ICARUS-Q: Integrated control and readout unit for scalable quantum processors
We present a control and measurement setup for superconducting qubits based on the Xilinx 16-channel radio-frequency system-on-chip (RFSoC) device. The proposed setup consists of four parts: multiple RFSoC boards, a setup to synchronize every digital to analog converter (DAC) and analog to digital converter (ADC) channel across multiple boards, a low-noise direct current supply for tuning the qubit frequency, and cloud access for remotely performing experiments. We also designed the setup to be free of physical mixers. The RFSoC boards directly generate microwave pulses using sixteen DAC channels up to the third Nyquist zone, which are directly sampled by its eight ADC channels between the fifth and the ninth zones.
Topics
Analog-to-digital converter, Analog circuits, Field programmable gate array, Control equipment, Frequency measurement, Information technology, Programming languages, Signal processing, Signal-to-noise ratio
I. INTRODUCTION
Superconducting qubits in the dilution refrigerator are controlled and measured with room temperature electronics. A typical superconducting qubit is designed with its transition energy in the order of a few GHz and requires arbitrary and precise microwave generation and detection for control and measurement. As the number of qubits increases, the number of microwave channels required increases linearly.
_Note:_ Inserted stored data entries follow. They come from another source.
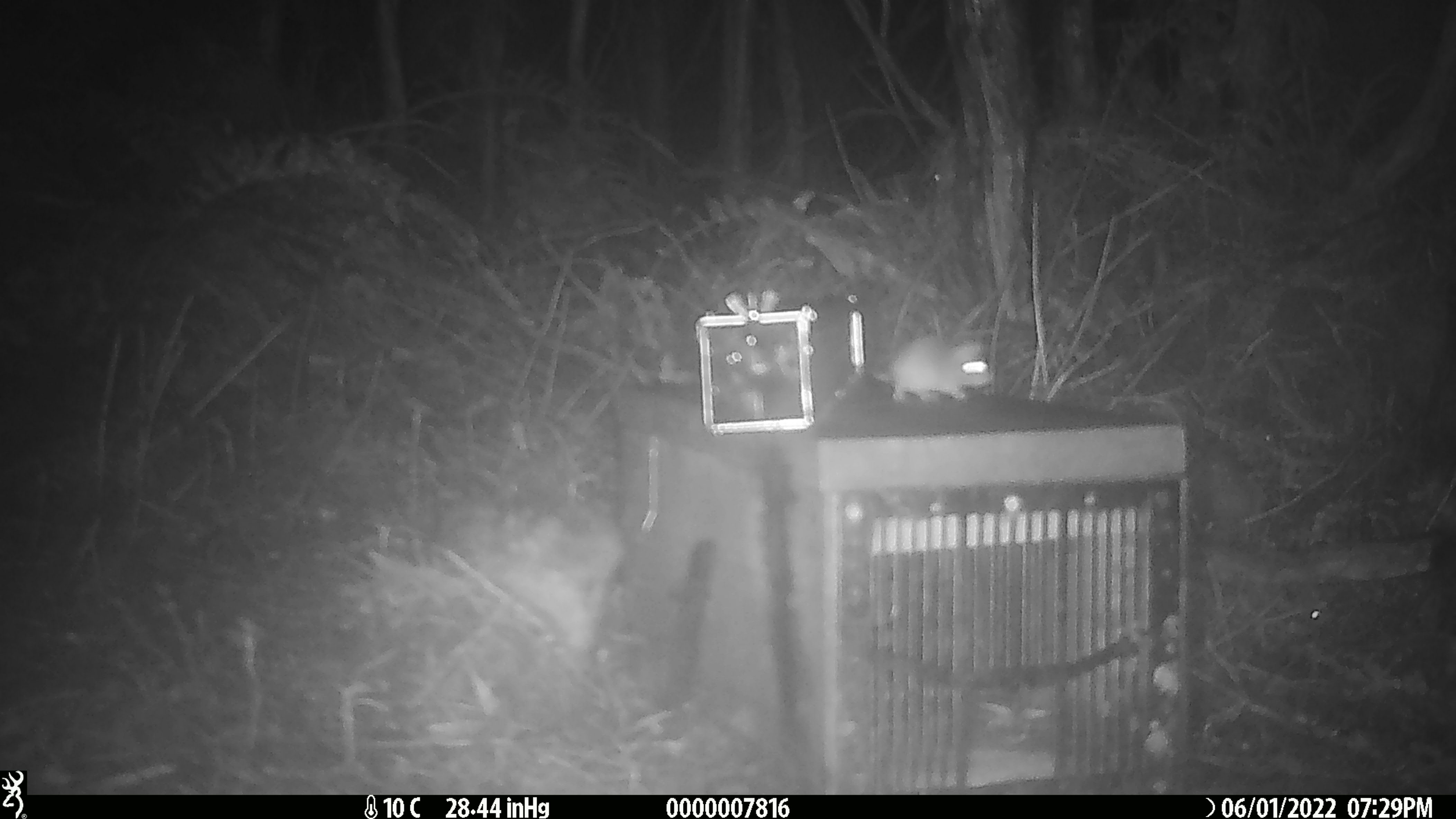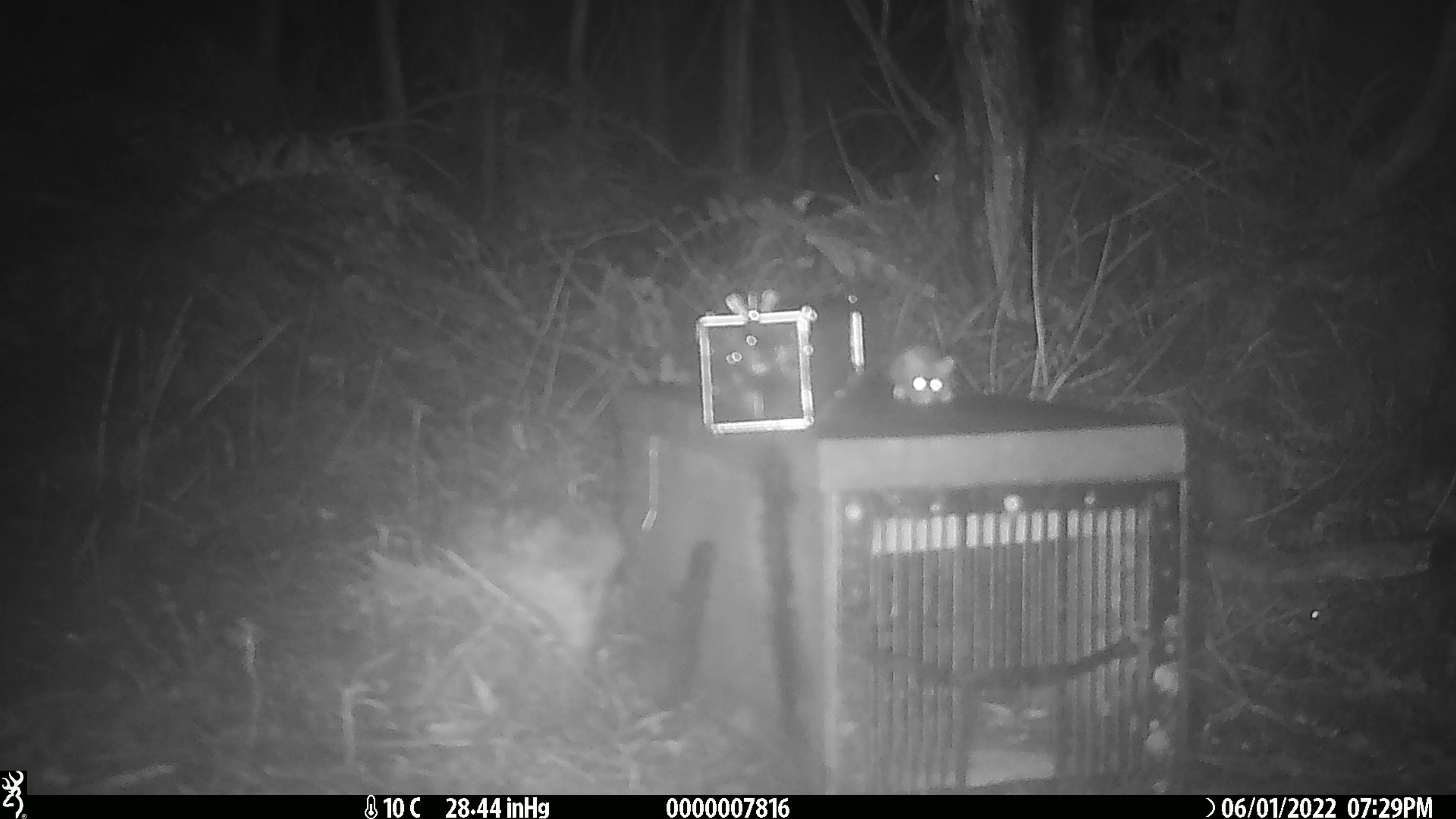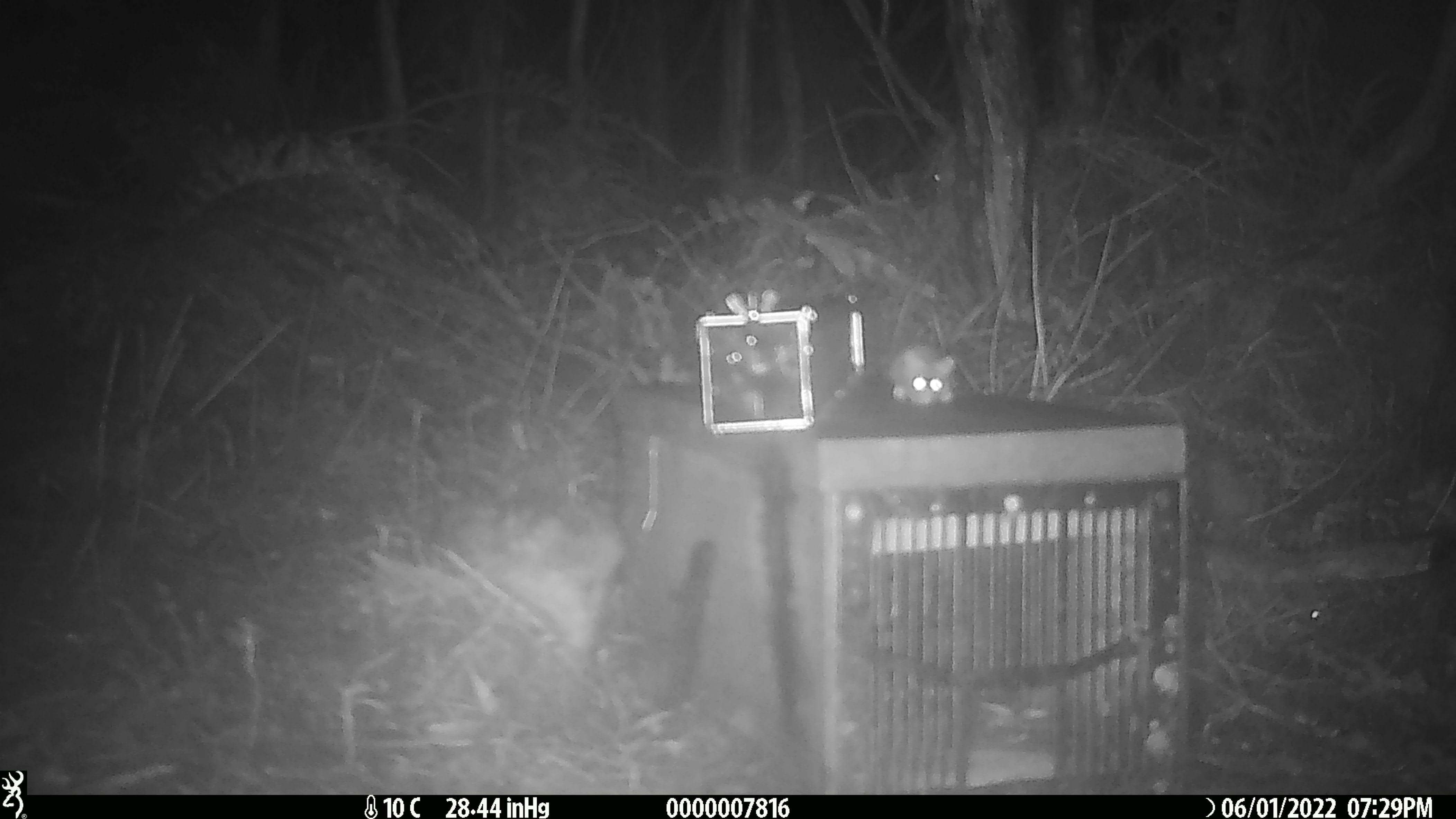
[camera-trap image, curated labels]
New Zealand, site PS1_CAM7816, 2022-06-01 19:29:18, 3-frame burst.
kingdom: Animalia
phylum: Chordata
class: Mammalia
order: Rodentia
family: Muridae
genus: Mus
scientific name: Mus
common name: mouse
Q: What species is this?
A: Mouse (Mus).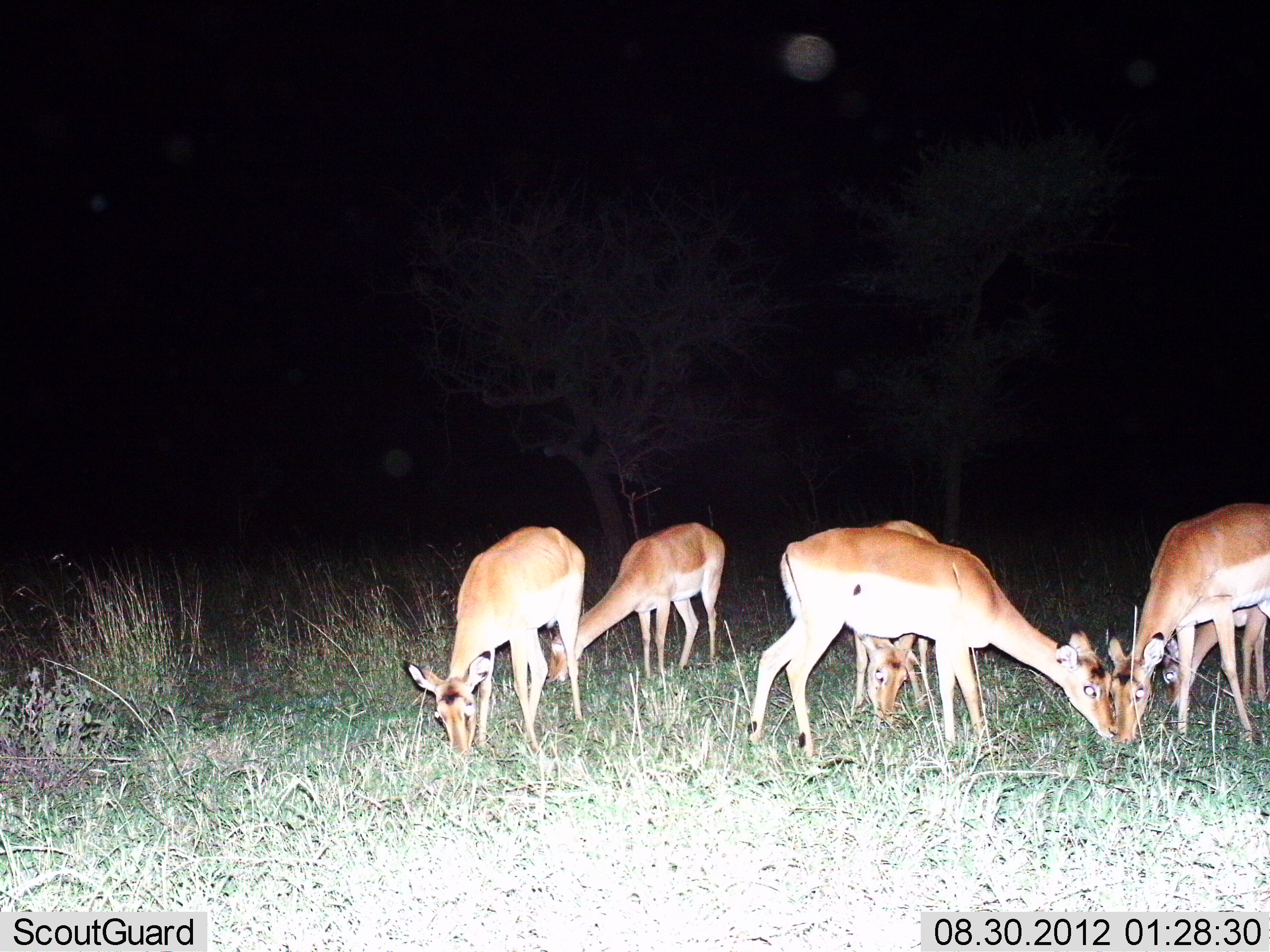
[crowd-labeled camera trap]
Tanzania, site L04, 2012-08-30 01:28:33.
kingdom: Animalia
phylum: Chordata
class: Mammalia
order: Artiodactyla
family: Bovidae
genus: Aepyceros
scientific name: Aepyceros melampus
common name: impala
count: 6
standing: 30%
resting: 0%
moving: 0%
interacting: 0%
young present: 10%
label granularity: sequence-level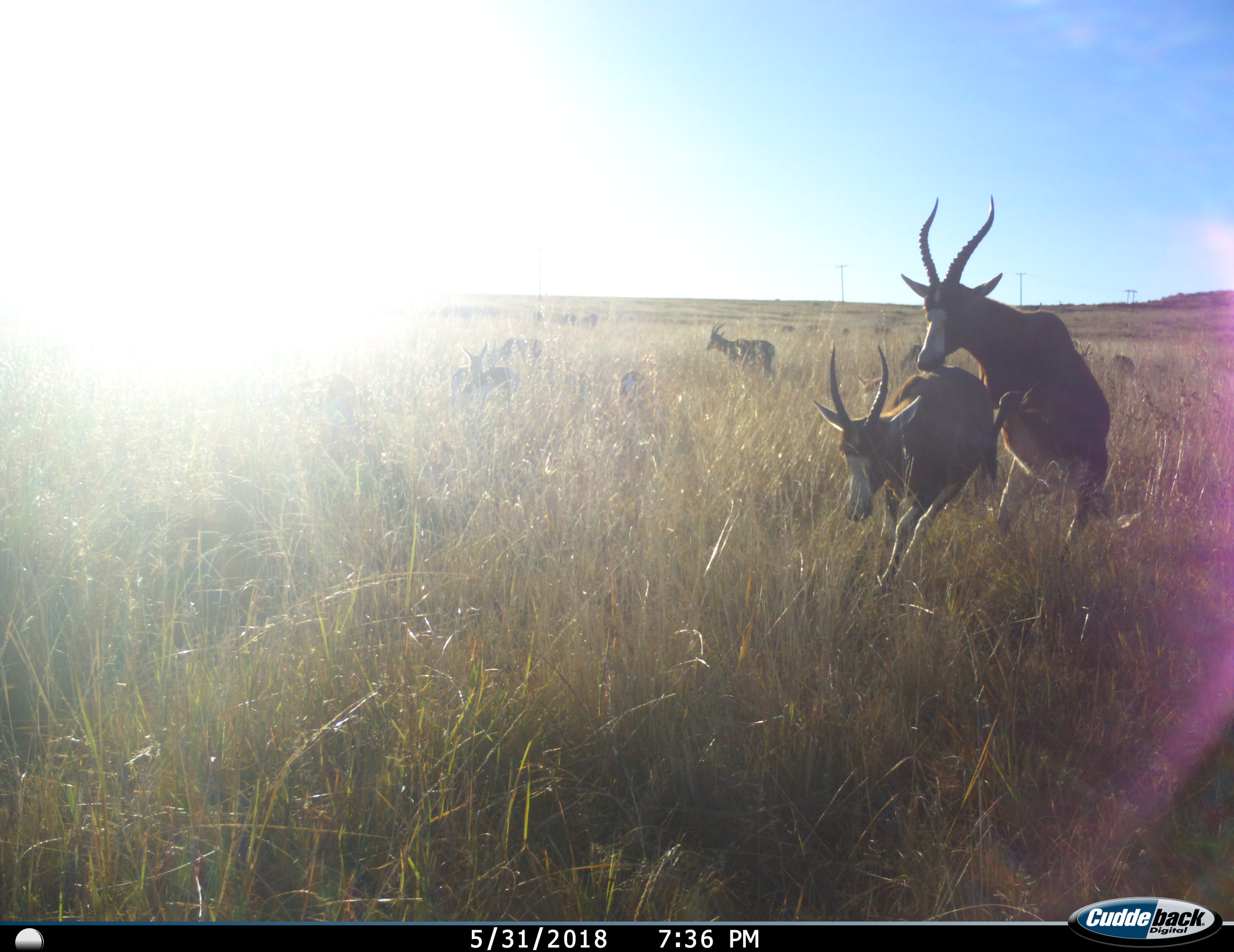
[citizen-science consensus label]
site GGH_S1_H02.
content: unidentified animal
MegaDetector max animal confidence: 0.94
Therefore, designing a qubit control system that is scalable, compact, and cost-effective, while maintaining its precision, speed, and features, is imperative.
Apart from the microwave circuits for frequency up/down-conversion, a basic qubit control system consists of digital to analog converters (DACs), analog to digital converters (ADCs), and stable current sources; the DACs generate the microwave pulses that travel into the fridge, the ADCs digitize the analog signals that travel out of the fridge, and the current source tunes the qubit frequencies.